Weirdly, there are some very rare scores which fall through the cracks at places like our fictional Buttfuck Records in Jacksonville. Every once in a great while in these places you’ll find an out of print LP that was priced as new and ignored immediately by the piano tie-wearing denizens of that place, only to sit in the stacks being quietly remarkable until a discerning eye sifts through. How did they get there? On some weird fluke because that’s back when Tony worked here while his mother was sick before she died and he moved back to L.A., and he’s into a lot of that really great stuff that we have no hope of selling, and we had to give him a talking to about it but you gotta love him because he’s Tony, and now by accident there’s a King Tuff Was Dead for $17 and a Cosmic Jokers reissue for $5 tucked inexplicably behind an $8 copy of Tarkus. This is the eternal hope and salvation of a momentary escape from your cousin’s wedding weekend to the worst record store in America.

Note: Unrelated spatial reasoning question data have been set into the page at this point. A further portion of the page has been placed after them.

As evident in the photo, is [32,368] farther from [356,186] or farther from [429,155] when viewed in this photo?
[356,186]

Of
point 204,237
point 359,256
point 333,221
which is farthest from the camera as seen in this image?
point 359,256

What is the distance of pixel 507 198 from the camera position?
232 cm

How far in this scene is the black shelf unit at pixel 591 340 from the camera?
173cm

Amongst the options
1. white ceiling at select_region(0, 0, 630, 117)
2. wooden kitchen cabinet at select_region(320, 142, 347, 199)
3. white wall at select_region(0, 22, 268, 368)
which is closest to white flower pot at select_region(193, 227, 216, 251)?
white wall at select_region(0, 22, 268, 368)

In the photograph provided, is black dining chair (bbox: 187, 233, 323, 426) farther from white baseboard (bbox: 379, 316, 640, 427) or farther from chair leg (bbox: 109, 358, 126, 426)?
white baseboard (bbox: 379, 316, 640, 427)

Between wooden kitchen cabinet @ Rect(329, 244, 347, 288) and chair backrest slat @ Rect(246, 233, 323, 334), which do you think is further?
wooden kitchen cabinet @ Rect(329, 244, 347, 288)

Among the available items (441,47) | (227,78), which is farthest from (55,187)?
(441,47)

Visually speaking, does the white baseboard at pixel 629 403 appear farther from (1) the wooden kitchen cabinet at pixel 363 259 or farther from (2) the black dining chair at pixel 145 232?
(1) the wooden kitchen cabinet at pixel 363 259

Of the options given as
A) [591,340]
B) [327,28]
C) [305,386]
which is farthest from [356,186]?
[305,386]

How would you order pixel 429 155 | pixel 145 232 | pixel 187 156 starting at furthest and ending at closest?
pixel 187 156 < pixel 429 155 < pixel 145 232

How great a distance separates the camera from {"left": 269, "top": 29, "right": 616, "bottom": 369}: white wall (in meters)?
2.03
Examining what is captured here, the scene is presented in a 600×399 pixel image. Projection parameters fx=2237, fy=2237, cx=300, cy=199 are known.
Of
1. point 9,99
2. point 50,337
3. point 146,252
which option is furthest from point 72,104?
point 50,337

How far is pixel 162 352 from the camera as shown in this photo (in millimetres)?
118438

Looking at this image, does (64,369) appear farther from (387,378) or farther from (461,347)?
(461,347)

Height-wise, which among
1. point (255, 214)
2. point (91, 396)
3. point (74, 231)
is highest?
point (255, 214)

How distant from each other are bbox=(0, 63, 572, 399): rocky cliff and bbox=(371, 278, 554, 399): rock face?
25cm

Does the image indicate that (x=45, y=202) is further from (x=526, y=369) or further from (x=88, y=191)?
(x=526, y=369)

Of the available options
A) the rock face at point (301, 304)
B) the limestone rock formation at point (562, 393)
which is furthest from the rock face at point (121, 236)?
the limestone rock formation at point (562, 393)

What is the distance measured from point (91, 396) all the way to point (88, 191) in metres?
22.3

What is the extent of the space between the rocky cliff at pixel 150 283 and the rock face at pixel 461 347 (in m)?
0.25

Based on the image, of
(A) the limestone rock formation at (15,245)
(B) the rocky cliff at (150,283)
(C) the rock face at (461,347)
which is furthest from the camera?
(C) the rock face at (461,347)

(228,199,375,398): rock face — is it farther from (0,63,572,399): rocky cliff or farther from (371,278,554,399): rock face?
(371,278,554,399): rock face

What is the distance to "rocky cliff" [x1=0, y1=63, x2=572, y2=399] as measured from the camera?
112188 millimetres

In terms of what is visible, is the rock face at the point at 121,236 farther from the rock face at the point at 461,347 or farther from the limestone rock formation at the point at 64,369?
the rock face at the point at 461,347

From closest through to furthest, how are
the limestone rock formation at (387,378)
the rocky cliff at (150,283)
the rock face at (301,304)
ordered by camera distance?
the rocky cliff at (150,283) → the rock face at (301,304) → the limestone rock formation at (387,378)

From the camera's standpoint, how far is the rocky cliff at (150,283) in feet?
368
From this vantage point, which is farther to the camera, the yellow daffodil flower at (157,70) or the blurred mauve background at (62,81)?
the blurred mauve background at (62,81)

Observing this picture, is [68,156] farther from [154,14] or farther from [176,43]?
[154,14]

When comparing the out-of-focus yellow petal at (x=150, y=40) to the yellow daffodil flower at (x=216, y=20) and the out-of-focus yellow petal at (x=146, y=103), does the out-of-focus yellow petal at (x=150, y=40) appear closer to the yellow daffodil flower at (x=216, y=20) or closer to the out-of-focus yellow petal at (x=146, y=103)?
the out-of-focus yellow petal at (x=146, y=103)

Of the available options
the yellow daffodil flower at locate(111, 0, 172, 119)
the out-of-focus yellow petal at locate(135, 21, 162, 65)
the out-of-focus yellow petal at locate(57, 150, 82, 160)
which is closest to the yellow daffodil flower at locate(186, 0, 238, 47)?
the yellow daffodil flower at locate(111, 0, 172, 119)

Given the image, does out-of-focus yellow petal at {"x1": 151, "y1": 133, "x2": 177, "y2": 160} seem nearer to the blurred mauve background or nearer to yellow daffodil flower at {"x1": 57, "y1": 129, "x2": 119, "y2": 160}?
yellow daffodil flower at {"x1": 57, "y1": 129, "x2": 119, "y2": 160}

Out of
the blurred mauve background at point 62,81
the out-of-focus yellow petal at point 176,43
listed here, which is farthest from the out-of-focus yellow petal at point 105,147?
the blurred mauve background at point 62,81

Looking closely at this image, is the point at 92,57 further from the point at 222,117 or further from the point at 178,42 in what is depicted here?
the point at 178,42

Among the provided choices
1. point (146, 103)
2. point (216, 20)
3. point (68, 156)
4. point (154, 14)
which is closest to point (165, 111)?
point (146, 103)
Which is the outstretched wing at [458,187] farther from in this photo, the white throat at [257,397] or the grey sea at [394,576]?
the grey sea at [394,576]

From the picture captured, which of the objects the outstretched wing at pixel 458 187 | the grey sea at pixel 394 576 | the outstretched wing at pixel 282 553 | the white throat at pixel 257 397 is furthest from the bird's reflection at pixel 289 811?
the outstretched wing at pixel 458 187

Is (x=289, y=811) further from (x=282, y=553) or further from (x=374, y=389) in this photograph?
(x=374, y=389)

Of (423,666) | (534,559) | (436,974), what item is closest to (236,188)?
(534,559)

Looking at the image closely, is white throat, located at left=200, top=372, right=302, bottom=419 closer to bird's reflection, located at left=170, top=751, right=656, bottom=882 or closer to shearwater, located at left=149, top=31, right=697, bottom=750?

And the dark scourge of Record Store Day is in many cases the only thing allowing this level of hope to occur, because it is keeping the Buttfuck Records of the world open. Sure, it's unlikely that you'll score anything worth listening to at one of these places, but those infinitesimal odds are still bigger than nothing. Plus any fan of anything is a kindred spirit, as embarrassing as their tastes may be. Being on the tail end of a Rush fan's insane blatherings is, for all its tremendous difficulty, at least not a dude talking to you about his golf handicap. Rush fans are weird and wonderful in their own way, and thus are a part of the network of the Weird and the Wonderful. Dudes talking about their golf handicap are all the exact same dude, and if their Mumford and Sons money one day a year is what keeps the rest of us alive, so be it.

Maybe there’s a metaphor in there about the sudden revelation of the inherent goodness of the people of Boston, Massachusetts. If you can find it, let me know. I’m not forcing it. Happy Record store Day, everybody.